#### Stated goal:
Format every line of the records below as a numbered list, leaving out the blank lines.

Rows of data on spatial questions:
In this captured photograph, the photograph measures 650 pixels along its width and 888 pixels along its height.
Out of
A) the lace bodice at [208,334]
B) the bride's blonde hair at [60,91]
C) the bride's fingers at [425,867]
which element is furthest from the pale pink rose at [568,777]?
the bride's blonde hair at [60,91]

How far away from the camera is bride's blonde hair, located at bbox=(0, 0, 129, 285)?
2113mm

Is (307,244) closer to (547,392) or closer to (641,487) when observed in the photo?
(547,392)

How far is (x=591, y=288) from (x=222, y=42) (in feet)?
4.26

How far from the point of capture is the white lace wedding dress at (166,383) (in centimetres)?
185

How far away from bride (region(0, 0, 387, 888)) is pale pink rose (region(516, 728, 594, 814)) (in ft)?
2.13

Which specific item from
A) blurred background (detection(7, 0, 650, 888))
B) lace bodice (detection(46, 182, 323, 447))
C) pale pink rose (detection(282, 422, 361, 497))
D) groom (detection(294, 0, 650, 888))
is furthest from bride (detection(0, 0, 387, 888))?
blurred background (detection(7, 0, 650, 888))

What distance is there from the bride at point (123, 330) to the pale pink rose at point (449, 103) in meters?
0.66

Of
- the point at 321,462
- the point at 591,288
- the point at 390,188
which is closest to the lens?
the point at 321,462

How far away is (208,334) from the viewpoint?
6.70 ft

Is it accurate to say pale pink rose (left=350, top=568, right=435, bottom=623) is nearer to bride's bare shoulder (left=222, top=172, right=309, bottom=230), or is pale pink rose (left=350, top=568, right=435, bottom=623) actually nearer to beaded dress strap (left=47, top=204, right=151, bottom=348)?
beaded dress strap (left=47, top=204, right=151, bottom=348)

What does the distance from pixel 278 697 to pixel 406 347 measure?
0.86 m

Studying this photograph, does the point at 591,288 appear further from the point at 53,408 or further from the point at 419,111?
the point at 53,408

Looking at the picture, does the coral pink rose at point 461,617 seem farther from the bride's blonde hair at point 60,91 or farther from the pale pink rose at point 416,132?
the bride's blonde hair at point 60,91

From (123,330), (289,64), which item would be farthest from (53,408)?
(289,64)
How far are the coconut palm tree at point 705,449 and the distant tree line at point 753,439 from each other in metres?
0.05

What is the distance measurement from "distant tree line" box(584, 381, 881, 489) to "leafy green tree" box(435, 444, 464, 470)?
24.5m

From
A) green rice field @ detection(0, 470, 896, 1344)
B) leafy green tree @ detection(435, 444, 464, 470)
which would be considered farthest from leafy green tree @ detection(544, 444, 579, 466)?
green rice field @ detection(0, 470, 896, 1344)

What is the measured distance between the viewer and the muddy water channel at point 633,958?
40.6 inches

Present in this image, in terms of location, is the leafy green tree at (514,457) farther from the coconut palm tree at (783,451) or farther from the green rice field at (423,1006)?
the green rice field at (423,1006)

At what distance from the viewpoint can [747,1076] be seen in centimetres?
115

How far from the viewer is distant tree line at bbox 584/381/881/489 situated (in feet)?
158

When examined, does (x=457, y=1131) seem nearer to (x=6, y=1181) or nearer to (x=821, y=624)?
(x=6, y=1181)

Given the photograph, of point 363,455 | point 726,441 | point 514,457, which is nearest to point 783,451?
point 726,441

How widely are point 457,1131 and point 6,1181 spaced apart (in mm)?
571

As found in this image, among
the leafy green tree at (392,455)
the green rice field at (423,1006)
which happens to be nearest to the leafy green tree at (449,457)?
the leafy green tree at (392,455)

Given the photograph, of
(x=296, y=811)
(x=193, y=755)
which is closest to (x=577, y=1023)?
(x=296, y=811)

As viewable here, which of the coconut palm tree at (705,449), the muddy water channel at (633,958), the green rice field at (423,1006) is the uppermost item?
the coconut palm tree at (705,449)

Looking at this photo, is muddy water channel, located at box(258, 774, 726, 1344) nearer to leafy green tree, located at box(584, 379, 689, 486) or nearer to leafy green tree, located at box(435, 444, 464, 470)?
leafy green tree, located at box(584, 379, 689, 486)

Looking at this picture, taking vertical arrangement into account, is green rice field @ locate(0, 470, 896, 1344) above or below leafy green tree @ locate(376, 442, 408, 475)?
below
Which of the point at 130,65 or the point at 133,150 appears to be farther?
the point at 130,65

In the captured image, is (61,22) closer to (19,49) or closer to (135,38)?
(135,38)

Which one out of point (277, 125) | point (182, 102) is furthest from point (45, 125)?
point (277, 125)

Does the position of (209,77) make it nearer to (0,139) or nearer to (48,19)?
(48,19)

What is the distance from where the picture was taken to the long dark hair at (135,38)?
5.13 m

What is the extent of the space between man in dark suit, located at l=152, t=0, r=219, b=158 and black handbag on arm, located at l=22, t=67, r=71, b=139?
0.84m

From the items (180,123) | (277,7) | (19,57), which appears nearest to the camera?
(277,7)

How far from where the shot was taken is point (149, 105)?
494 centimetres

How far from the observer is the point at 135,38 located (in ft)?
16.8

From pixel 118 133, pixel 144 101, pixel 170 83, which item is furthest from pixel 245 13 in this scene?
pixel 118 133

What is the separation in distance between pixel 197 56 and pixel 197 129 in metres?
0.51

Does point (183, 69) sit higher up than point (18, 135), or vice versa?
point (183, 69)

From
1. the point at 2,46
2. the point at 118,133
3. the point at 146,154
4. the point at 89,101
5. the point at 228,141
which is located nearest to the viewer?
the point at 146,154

#### Written solution:
1. In this captured photograph, the photograph measures 650 pixels along its width and 888 pixels along its height.
2. Out of
3. A) the lace bodice at [208,334]
4. B) the bride's blonde hair at [60,91]
5. C) the bride's fingers at [425,867]
6. which element is furthest from the pale pink rose at [568,777]?
7. the bride's blonde hair at [60,91]
8. How far away from the camera is bride's blonde hair, located at bbox=(0, 0, 129, 285)?
9. 2113mm
10. Is (307,244) closer to (547,392) or closer to (641,487) when observed in the photo?
11. (547,392)
12. How far is (x=591, y=288) from (x=222, y=42) (in feet)?
13. 4.26
14. How far from the point of capture is the white lace wedding dress at (166,383) (in centimetres)?
15. 185
16. How far away from bride (region(0, 0, 387, 888)) is pale pink rose (region(516, 728, 594, 814)) (in ft)?
17. 2.13
18. Which specific item from
19. A) blurred background (detection(7, 0, 650, 888))
20. B) lace bodice (detection(46, 182, 323, 447))
21. C) pale pink rose (detection(282, 422, 361, 497))
22. D) groom (detection(294, 0, 650, 888))
23. is furthest from bride (detection(0, 0, 387, 888))?
24. blurred background (detection(7, 0, 650, 888))
25. What distance is there from the bride at point (123, 330) to the pale pink rose at point (449, 103) in meters?
26. 0.66
27. Of
28. - the point at 321,462
29. - the point at 591,288
30. - the point at 390,188
31. which is closest to the lens?
32. the point at 321,462
33. How far away is (208,334) from the viewpoint?
34. 6.70 ft
35. Is it accurate to say pale pink rose (left=350, top=568, right=435, bottom=623) is nearer to bride's bare shoulder (left=222, top=172, right=309, bottom=230), or is pale pink rose (left=350, top=568, right=435, bottom=623) actually nearer to beaded dress strap (left=47, top=204, right=151, bottom=348)?
36. beaded dress strap (left=47, top=204, right=151, bottom=348)
37. What does the distance from pixel 278 697 to pixel 406 347 measure?
38. 0.86 m
39. Studying this photograph, does the point at 591,288 appear further from the point at 53,408 or further from the point at 419,111?
40. the point at 53,408
41. Looking at the picture, does the coral pink rose at point 461,617 seem farther from the bride's blonde hair at point 60,91 or farther from the pale pink rose at point 416,132?
42. the bride's blonde hair at point 60,91
43. From (123,330), (289,64), which item would be farthest from (53,408)?
44. (289,64)
45. How far are the coconut palm tree at point 705,449 and the distant tree line at point 753,439 from each other in metres?
46. 0.05
47. What is the distance measurement from "distant tree line" box(584, 381, 881, 489) to "leafy green tree" box(435, 444, 464, 470)?
48. 24.5m
49. From
50. A) green rice field @ detection(0, 470, 896, 1344)
51. B) leafy green tree @ detection(435, 444, 464, 470)
52. which would be considered farthest from leafy green tree @ detection(544, 444, 579, 466)?
53. green rice field @ detection(0, 470, 896, 1344)
54. What is the measured distance between the viewer and the muddy water channel at point 633,958?
55. 40.6 inches
56. Present in this image, in terms of location, is the leafy green tree at (514,457) farther from the coconut palm tree at (783,451) or farther from the green rice field at (423,1006)?
57. the green rice field at (423,1006)
58. At what distance from the viewpoint can [747,1076] be seen in centimetres?
59. 115
60. How far from the viewer is distant tree line at bbox 584/381/881/489 situated (in feet)?
61. 158
62. When examined, does (x=457, y=1131) seem nearer to (x=6, y=1181) or nearer to (x=821, y=624)?
63. (x=6, y=1181)
64. Given the photograph, of point 363,455 | point 726,441 | point 514,457, which is nearest to point 783,451?
65. point 726,441
66. How widely are point 457,1131 and point 6,1181 spaced apart (in mm)?
67. 571
68. As found in this image, among
69. the leafy green tree at (392,455)
70. the green rice field at (423,1006)
71. which happens to be nearest to the leafy green tree at (449,457)?
72. the leafy green tree at (392,455)
73. Given the photograph, of
74. (x=296, y=811)
75. (x=193, y=755)
76. which is closest to (x=577, y=1023)?
77. (x=296, y=811)
78. As viewable here, which of the coconut palm tree at (705,449), the muddy water channel at (633,958), the green rice field at (423,1006) is the uppermost item?
79. the coconut palm tree at (705,449)
80. Looking at this photo, is muddy water channel, located at box(258, 774, 726, 1344) nearer to leafy green tree, located at box(584, 379, 689, 486) or nearer to leafy green tree, located at box(435, 444, 464, 470)?
81. leafy green tree, located at box(584, 379, 689, 486)
82. Looking at this picture, taking vertical arrangement into account, is green rice field @ locate(0, 470, 896, 1344) above or below leafy green tree @ locate(376, 442, 408, 475)?
83. below
84. Which of the point at 130,65 or the point at 133,150 appears to be farther?
85. the point at 130,65
86. In the captured image, is (61,22) closer to (19,49) or closer to (135,38)?
87. (135,38)
88. Which one out of point (277, 125) | point (182, 102) is furthest from point (45, 125)?
89. point (277, 125)
90. Does the position of (209,77) make it nearer to (0,139) or nearer to (48,19)?
91. (48,19)
92. What is the distance from where the picture was taken to the long dark hair at (135,38)?
93. 5.13 m
94. What is the extent of the space between man in dark suit, located at l=152, t=0, r=219, b=158 and black handbag on arm, located at l=22, t=67, r=71, b=139?
95. 0.84m
96. From the items (180,123) | (277,7) | (19,57), which appears nearest to the camera?
97. (277,7)
98. How far from where the shot was taken is point (149, 105)?
99. 494 centimetres
100. How far from the observer is the point at 135,38 located (in ft)?
101. 16.8
102. From pixel 118 133, pixel 144 101, pixel 170 83, which item is furthest from pixel 245 13 in this scene?
103. pixel 118 133
104. What is the separation in distance between pixel 197 56 and pixel 197 129 in metres?
105. 0.51
106. Does point (183, 69) sit higher up than point (18, 135), or vice versa?
107. point (183, 69)
108. From
109. 1. the point at 2,46
110. 2. the point at 118,133
111. 3. the point at 146,154
112. 4. the point at 89,101
113. 5. the point at 228,141
114. which is located nearest to the viewer?
115. the point at 146,154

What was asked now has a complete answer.